28 April 2020
Artificial Intelligence has rapidly moving from a concept on paper to a legitimate technique with applications across domains. The tech world was talking about AI for a while now, but now, the other industries are abuzz with it, too. The use of AI is slowly becoming normalised; something to be expected, even. This is especially true in the corporate world when it comes to recruiting. Employers are now turning to AI-driven tools to help with recruitment in the initial stages. Companies like Amazon, Ikea, Target and PepsiCo have already tested or used algorithms to decide who fits the bill for an interview call, and the list is only growing.
Advocates claim several advantages to the use of AI in hiring. Among them, the major ones are that it can reduce the workload of HR managers, and also that it would reduce, or even potentially eliminate, human bias in the early stages of recruitment. Critics, however, warn that these tools would be no less biased than the people who train them. Let’s take a closer look:
Backing the critics’ argument is the real example of Amazon’s gender-biased AI recruitment tool. In 2015, the company had to scrap its AI-based recruitment system after finding out that it was showing bias against women. The tool was trained to scan incoming resumes and select candidates with the most promising profiles for upcoming rounds. It was trained using resumes of candidates over a 10-year period. Most of the applicants in this period had been men, thus increasing their probability of getting hired over women. As a result, the recruitment tool began downgrading resumes which included keywords such as “women’s club”, and also those who went to women’s colleges. To Amazon’s credit, the tool never made it past the testing stage.
The sad part is that this was not a one-off situation. In 2016, Microsoft faced a similar problem with an AI chatbot developed to interact with Twitter users to learn and “get smart”. However, AI tools learn from the inputs they are given. So the chatbot learnt profanity, race-based stereotyping and inappropriate language from the users, which it then began to use.
The problem with AI at its current stage of evolution is that it largely requires training using data. If the data fed to the system is biased, it would generate bias in the system itself. An apt example is the gender bias in the tech industry. Although an increasing number of women are rising in the sector, it still remains largely male-dominated. So, like with Amazon, if the AI hiring tool uses data in which the candidates are predominantly male, it is highly likely to show gender bias. This applies to racial bias as well.
Another problem is that targeted advertisements for jobs also tend to be biased. If the job posting doesn’t reach the right candidates in the first place, future biases in recruitment would persist. Additionally, job descriptions themselves are often gender-biased. If a job sounds too “macho”, women are unlikely to apply.

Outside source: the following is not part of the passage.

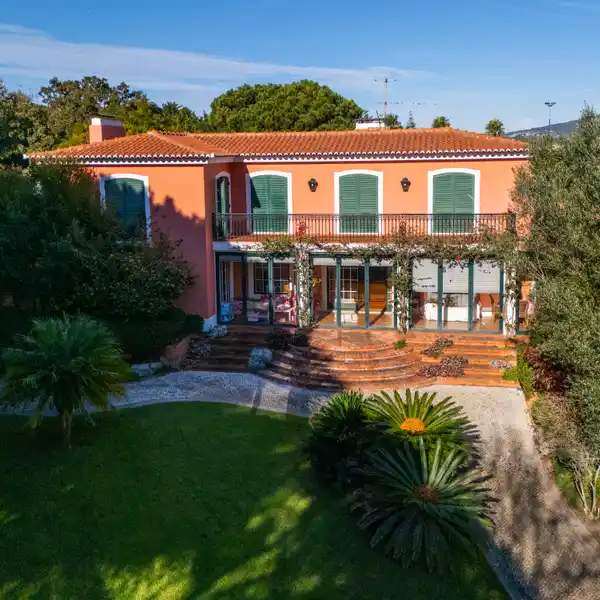 FIVE BEDROOM VILLA AT BIRRE WITH GARDEN AND SWIMMING POOL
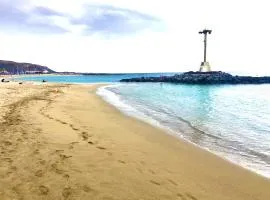 Nacar Sweet Vistas Beach by Deihu Experiences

As AI continues to witness increasing adoption and popularity in recruitment, bias is potentially a concern. However, the use of AI has some inherent traits that eliminate biases, at least to some extent. The most important one is that AI-based tools are simply efficient. Consider the task of scanning through all the applications an organisation receives. This task will certainly be performed faster and more efficiently than the current hasty and often biased screening techniques human employers use. According to an article in Harvard Business Review, companies get more than 250 applicants for a single open role. Manually handling every single application is simply not practical, so recruiters currently review only 10-20% of the applications, based on their colleges, employee referral programs, etc. However, this screening method drastically reduces the diversity of the candidates. Using AI, this problem can be eliminated, and all the candidates’ applications would at least be scanned.
Of course, the fact that the applications are scanned wouldn’t matter at all if the system is biased. However, this can be remedied, too. One way to approach this is to control the data that the program uses. It may be set to exclude data about gender, ethnicity and other irrelevant information that could lead to bias. Such a step may have, to some extent, at the very least, eliminated problems similar to the one Amazon faced.
The bottom line is that although AI in hiring can be just as biased as the humans who program it, it’s still possible to identify and correct bias in AI, unlike in humans. If conscious steps are taken to ensure that the AI recruitment tools used are not biased, it could potentially eliminate bias in the initial stages of recruiting.